According to Le Figaro, Valls stated, “Europe has an army, it’s France’s.”

To consider the scenario from that perspective is to look at France’s engagement in a number of conflicts abroad.

This includes Mali, a former French colony hosting hundreds out of the three thousand-strong force taking part in France’s Operation Serval, reports Time Magazine.

There is also the Central African Republic, where France was forced to intervene with hundreds of troops to stop a possible humanitarian crisis between Christians and Muslims, resulting in nearly two thousand dead, according to Reuters.

These conflicts, despite being a major issue in and of themselves, did not necessarily concern the rest of Europe until the attacks in Paris at Stade de France and the Bataclan festival.

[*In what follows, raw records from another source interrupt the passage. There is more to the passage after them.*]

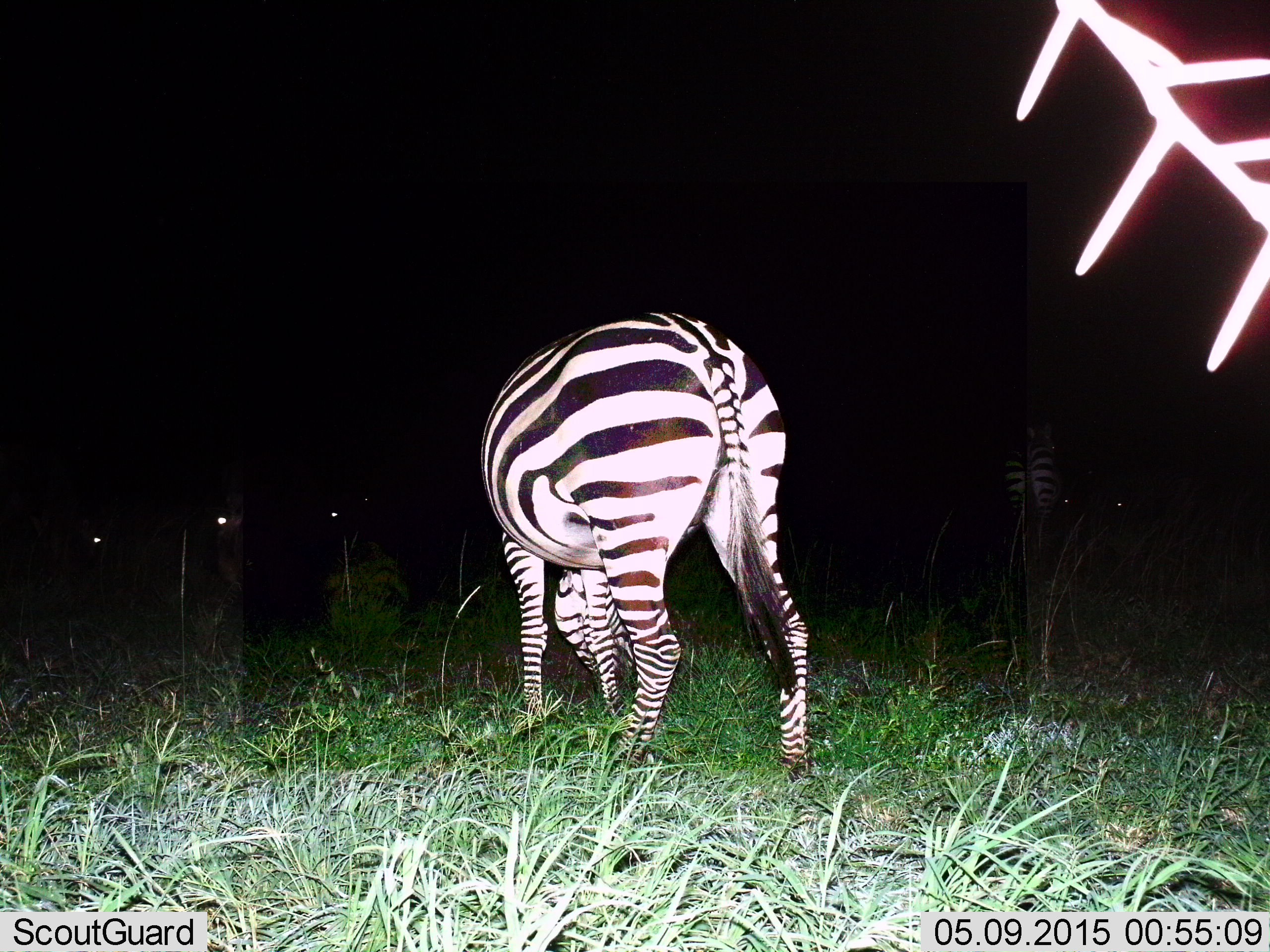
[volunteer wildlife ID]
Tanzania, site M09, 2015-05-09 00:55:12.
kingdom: Animalia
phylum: Chordata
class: Mammalia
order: Perissodactyla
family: Equidae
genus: Equus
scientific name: Equus quagga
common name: plains zebra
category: zebra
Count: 2.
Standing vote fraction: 45%.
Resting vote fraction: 9%.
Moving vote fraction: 9%.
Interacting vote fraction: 0%.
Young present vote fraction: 0%.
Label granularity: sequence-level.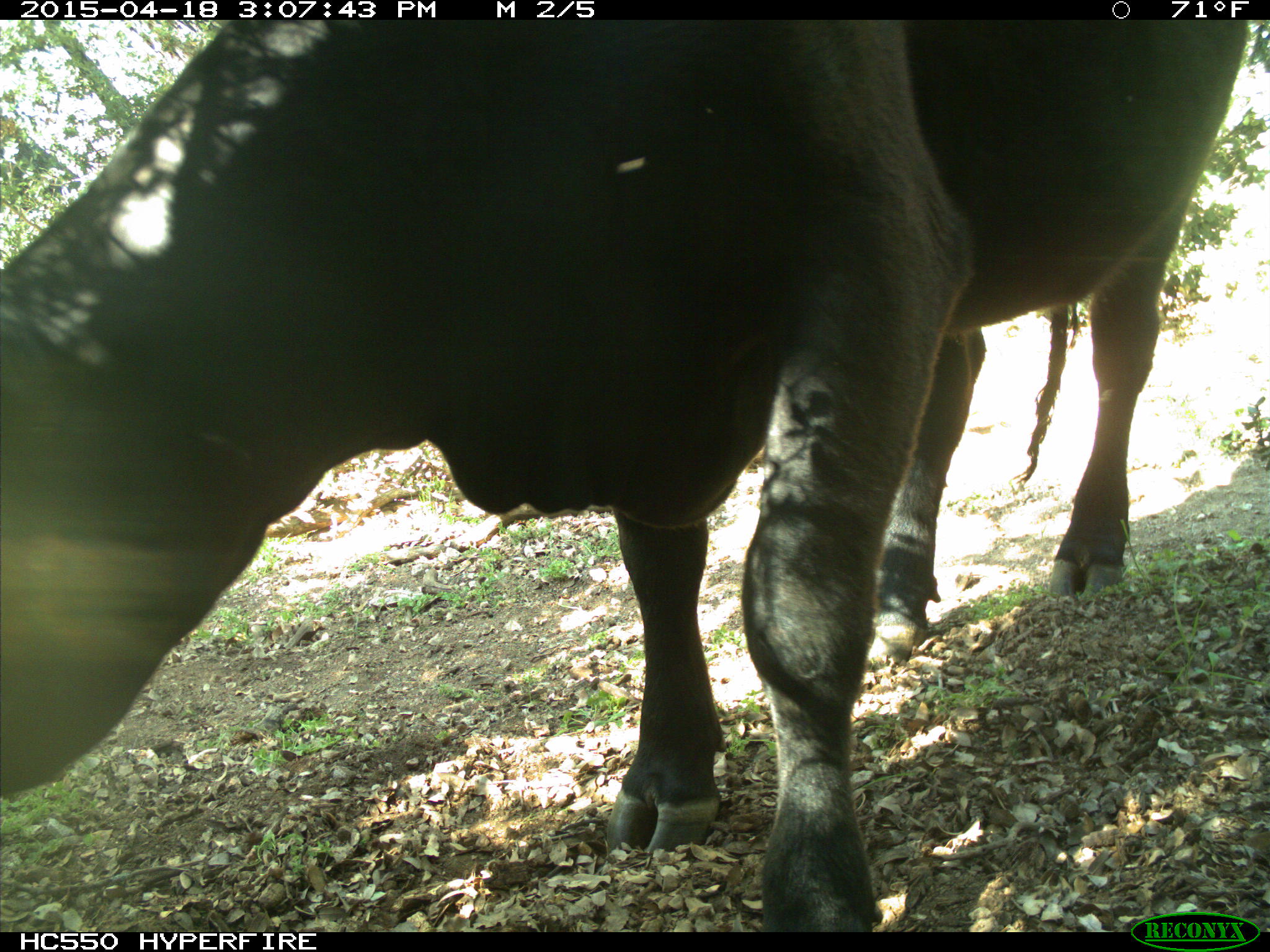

After the attacks, France invoked the little-known Article 42.7 of the Lisbon Treaty, which calls upon other European Union member states to aid France in whatever way possible.

Deployments may soon be seen from different European Union member states to relieve the French troops of their duties in Africa, so that troops can then be redirected to the campaign against the self-proclaimed Islamic State.

Despite falling from the European scope of view, there also remains the war in the Donbas region of eastern Ukraine, where separatists still fight for their independence and possibly for a similar fate as Crimea which, after a year of annexation, still has yet to reap the rewards touted by Russian president Vladimir Putin.

According to the New York Times, a recent meeting between the Russian and French presidents saw matters of state quickly overshadowed by discussions regarding the Russian bombing campaigns against enemies of Syrian President Bashar al-Assad, whom France condemns.

As Europe lunges from crisis to crisis, the recent downing of a Russian fighter jet by NATO member Turkey, resulting in the death of a Russian pilot, has sparked a diplomatic firestorm across not only Europe but also all of NATO, as treaty obligations for mutual defense keep the United States and a majority of European Union members on their toes.